The Pentagonal Tower dates from 1359. It is part of the ramparts that have protected the town of Castellane since the Middle Ages. At the foot of the Tower, the Jardins de la Tour site offers a magnificent setting overlooking the village, the Roc and the Verdon valley.
Description
The interior of the Tower is not accessible to the public.
The fortifications of Castellane are traditionally dated to 1359 and the years that followed. While the Pentagonal Tower can be dated back to the second half of the 14th century, it is not possible to say when the transformations observed, particularly in the machicolation and the gorge, took place. The tower was classified as a historical monument in 1921.

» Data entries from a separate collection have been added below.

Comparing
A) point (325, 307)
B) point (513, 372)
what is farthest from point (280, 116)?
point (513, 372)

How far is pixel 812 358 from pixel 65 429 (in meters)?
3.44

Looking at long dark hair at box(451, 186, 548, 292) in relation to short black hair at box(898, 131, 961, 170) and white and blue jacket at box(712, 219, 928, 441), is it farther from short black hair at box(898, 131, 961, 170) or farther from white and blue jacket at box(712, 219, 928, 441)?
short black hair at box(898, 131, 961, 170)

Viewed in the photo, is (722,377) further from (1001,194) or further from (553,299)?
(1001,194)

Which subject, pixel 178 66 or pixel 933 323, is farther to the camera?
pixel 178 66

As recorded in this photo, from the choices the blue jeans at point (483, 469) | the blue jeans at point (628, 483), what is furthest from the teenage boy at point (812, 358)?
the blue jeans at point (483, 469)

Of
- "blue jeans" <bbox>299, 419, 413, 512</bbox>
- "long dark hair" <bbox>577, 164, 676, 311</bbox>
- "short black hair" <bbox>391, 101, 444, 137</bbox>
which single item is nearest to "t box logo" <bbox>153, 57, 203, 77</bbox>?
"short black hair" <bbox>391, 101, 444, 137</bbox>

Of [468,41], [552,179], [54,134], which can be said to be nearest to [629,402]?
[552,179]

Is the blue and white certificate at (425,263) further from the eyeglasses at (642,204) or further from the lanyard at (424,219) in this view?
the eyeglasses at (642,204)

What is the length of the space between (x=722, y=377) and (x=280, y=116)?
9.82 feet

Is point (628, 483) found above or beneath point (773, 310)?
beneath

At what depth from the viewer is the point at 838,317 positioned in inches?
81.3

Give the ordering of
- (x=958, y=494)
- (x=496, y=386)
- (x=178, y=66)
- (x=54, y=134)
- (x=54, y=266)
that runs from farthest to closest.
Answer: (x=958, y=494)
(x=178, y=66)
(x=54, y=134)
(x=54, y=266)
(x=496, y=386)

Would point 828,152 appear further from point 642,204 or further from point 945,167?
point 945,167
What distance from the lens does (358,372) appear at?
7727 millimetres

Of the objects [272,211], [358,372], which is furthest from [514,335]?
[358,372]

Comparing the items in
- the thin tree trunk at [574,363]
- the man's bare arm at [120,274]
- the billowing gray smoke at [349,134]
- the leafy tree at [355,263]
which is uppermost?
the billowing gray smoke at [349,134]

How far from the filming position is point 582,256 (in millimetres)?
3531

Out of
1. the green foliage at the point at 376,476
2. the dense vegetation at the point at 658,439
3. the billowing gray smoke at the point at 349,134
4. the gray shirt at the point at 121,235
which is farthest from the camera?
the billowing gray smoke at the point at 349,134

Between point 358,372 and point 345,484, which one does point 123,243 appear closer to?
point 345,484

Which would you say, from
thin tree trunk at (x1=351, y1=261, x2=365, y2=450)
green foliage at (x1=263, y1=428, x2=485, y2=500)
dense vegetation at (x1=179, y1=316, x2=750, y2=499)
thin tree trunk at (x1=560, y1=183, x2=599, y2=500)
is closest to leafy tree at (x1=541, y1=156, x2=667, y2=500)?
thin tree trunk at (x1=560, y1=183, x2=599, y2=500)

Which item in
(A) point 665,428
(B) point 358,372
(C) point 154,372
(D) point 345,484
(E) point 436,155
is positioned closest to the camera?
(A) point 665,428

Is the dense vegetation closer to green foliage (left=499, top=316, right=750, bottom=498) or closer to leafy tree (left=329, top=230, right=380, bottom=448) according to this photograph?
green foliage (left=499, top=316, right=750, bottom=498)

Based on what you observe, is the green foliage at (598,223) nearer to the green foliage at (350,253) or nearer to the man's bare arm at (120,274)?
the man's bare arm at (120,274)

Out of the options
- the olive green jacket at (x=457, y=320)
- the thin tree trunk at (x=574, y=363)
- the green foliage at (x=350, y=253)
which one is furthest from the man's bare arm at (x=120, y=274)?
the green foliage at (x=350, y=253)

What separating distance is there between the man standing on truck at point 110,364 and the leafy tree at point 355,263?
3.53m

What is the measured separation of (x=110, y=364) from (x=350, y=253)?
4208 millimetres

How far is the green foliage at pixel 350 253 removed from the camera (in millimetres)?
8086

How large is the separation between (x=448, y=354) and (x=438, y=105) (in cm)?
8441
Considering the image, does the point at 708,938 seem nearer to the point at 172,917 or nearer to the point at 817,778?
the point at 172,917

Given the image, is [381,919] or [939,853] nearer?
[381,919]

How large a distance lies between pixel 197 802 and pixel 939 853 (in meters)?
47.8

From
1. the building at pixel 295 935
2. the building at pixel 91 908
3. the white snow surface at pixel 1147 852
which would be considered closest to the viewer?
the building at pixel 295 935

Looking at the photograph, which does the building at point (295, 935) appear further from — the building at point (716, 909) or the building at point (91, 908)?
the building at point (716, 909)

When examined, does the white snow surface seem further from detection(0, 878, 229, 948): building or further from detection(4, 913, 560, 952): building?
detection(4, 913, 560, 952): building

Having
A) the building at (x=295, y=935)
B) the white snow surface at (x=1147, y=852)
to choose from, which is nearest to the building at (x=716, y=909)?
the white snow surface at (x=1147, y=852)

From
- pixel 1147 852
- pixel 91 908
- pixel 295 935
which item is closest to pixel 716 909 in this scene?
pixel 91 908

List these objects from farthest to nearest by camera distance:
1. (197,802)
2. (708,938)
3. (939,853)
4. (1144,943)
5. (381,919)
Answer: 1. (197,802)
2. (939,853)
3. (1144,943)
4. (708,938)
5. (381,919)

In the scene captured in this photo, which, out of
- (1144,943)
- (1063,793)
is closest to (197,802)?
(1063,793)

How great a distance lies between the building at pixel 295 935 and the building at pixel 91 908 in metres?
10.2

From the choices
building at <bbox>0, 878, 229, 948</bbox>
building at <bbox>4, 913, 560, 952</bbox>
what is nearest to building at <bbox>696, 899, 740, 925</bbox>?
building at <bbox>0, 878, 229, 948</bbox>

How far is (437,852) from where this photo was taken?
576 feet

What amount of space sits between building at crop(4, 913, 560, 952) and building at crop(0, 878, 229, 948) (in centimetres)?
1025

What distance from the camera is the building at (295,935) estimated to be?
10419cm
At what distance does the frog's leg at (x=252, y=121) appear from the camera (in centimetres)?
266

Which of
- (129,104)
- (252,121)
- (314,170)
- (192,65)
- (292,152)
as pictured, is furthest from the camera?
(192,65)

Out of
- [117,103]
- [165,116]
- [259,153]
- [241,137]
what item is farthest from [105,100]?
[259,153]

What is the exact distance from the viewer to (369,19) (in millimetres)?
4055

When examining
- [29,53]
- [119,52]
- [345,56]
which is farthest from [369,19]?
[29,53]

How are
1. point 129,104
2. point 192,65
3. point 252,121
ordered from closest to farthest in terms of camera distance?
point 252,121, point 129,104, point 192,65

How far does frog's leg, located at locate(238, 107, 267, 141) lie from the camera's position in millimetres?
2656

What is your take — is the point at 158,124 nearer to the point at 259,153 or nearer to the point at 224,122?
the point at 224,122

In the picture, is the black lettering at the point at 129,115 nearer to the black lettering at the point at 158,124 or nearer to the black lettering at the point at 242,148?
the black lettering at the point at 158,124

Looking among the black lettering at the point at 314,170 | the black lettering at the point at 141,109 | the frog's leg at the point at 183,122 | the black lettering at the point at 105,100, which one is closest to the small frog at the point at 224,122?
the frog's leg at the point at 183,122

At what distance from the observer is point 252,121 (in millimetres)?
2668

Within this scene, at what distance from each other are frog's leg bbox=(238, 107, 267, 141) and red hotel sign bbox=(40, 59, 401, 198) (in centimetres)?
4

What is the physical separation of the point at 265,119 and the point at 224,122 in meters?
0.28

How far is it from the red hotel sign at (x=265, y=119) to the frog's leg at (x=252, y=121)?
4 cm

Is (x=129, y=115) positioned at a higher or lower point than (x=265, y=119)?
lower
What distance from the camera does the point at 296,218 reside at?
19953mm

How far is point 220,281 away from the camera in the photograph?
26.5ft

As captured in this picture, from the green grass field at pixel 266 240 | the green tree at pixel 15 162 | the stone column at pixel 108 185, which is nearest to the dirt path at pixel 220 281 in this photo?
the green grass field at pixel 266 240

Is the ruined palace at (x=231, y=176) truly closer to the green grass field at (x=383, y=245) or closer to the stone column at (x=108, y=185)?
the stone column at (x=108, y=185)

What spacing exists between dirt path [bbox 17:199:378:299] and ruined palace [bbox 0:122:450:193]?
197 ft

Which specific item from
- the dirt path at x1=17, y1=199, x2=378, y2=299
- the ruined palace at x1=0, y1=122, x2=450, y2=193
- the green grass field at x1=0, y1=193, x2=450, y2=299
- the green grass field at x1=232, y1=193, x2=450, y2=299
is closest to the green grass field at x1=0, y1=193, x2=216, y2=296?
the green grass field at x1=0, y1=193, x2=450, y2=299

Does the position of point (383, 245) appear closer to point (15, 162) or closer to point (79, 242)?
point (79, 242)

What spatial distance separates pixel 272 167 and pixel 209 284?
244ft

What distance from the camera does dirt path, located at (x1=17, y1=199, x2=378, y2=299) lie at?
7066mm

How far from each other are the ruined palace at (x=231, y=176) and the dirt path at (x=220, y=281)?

The pentagonal tower is the most imposing of the city's fortification system. It is also the best preserved and the highest, since although it is not the tallest (it measures a little less than 20 m in height), it is nevertheless built at the highest point of the ramparts. Pentagonal in plan, but of an irregular pentagon, it has five floors. It is an open tower at the throat, even if the interior elevation has been largely walled over the centuries. Its masonry is composed of small, rather irregular courses of squared limestone rubble.
The quoins, made of dressed stone, are mainly made of tuff. On the fourth floor, the quoins are made of large, rusticated dressed stone. This level is also crowned by a machicolation of which only the four-quarter-round projecting consoles remain. The machicolation itself has given way to a floor covered with a gable roof and hollow tiles. Traces of two arrow slits can still be seen in the tower's masonry. The first is under the consoles of the machicolation of the northeast elevation, and the second at the level of the 2nd floor, in the west elevation.